Quand le pays qui a fait de l'open-weight son arme de distribution mondiale commence à en discuter la fermeture, c'est le sens du courant qui change. Le Financial Times rapporte que le ministère chinois du Commerce a réuni ces dernières semaines Alibaba, ByteDance et la start-up Z.ai autour d'un possible contrôle à l'export des modèles d'IA les plus avancés, y compris ceux qui ne sont pas encore publiés.

L'architecture évoquée, portée par un panel de juristes chinois, tient en trois étages. Les outils open-source de base seraient soumis à un simple dépôt. Les modèles plus avancés passeraient par une revue de sécurité formelle. Les modèles frontière les plus sensibles ne seraient pas publiés du tout, ou seraient réservés à un usage strictement domestique. Le périmètre couvrirait à la fois les modèles ouverts, ces poids librement téléchargeables, et les systèmes propriétaires, y compris des modèles non encore rendus publics.

Pourquoi cela compte au-delà du feuilleton géopolitique: une partie de l'écosystème open-weight actuel repose sur des modèles chinois. Le Qwen d'Alibaba et le Doubao de ByteDance sont cités parmi les modèles chinois les plus utilisés dans le monde, et le GLM-5.2 de Z.ai a retenu l'attention pour approcher les performances américaines à une fraction du coût. Une équipe produit qui a construit sur ces bases regarde soudain sa dépendance modèle sous un autre angle.

Le rappel honnête, c'est que rien n'est arrêté. Les ministères concernés n'ont fait aucun commentaire officiel, le périmètre est encore en débat, aucun calendrier n'est fixé, et selon les échanges relayés les mesures pourraient ne s'appliquer qu'aux futurs modèles plutôt qu'à ceux déjà en circulation.
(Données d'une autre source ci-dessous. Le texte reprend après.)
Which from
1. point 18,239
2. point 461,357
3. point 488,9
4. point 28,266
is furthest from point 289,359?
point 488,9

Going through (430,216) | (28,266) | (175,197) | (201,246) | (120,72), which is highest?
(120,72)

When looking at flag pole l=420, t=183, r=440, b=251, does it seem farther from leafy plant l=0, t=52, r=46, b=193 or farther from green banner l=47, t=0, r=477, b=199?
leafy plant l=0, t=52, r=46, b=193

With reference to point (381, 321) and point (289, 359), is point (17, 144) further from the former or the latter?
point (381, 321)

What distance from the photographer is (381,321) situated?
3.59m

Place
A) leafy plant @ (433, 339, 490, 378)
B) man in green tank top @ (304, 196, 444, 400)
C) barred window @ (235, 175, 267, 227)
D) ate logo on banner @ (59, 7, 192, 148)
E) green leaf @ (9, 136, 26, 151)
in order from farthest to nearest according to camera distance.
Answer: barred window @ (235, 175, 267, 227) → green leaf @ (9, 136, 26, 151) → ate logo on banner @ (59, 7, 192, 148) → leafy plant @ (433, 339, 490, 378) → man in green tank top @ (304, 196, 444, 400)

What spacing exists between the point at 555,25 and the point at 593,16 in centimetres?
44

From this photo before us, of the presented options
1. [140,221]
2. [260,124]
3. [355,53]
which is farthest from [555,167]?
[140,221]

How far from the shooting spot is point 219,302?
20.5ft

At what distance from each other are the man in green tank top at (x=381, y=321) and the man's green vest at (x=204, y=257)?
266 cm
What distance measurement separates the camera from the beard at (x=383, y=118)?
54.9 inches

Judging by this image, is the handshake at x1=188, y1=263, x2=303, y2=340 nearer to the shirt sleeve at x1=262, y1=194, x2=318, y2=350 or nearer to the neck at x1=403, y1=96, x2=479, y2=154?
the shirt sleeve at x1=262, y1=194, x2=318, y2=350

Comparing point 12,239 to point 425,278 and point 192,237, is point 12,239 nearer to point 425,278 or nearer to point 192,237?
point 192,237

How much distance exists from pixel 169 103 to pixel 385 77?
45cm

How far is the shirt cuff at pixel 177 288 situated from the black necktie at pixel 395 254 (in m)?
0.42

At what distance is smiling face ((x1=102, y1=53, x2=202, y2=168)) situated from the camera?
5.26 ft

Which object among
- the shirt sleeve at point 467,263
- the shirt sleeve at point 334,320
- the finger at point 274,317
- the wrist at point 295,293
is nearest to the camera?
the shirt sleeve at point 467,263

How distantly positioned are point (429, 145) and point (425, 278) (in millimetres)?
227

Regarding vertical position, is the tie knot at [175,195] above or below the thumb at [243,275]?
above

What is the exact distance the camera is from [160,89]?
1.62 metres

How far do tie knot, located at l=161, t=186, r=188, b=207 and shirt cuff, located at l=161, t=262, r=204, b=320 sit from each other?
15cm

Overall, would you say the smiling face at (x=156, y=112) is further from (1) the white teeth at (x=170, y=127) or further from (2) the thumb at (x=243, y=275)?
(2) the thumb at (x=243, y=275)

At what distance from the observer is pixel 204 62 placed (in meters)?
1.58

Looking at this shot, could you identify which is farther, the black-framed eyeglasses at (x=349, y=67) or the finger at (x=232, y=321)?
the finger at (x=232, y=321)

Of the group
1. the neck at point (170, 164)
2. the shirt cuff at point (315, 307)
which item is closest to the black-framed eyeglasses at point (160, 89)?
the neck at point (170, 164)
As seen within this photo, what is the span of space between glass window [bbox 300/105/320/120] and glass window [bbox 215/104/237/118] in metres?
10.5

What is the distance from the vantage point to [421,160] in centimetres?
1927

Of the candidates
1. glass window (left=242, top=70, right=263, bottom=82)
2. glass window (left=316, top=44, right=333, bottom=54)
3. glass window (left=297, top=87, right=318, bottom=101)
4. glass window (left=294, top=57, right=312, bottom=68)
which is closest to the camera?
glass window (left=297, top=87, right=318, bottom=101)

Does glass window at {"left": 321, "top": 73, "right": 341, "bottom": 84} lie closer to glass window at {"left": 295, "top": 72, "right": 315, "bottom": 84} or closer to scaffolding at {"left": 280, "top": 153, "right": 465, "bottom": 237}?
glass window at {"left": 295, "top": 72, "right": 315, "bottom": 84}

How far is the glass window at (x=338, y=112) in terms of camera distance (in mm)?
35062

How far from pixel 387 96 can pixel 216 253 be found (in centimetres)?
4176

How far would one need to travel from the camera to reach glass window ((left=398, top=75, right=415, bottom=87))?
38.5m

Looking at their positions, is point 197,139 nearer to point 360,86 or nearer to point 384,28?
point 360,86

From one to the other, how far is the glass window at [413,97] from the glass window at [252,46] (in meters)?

Ce que le reportage ne précise pas: le seuil technique qui déclencherait une revue de sécurité, ni les mécanismes pratiques d'application sur des poids déjà téléchargés à grande échelle.

Reste que le signal directionnel vaut la peine d'être noté. Si Pékin bascule effectivement vers la rareté sur ses modèles de pointe, une partie du vide de distribution profiterait aux labs propriétaires américains, aux acteurs open-weight non chinois comme Meta ou Mistral, et aux projets européens de souveraineté IA qui gagnent un argument politique concret. La bifurcation de l'IA se joue désormais dans les deux sens.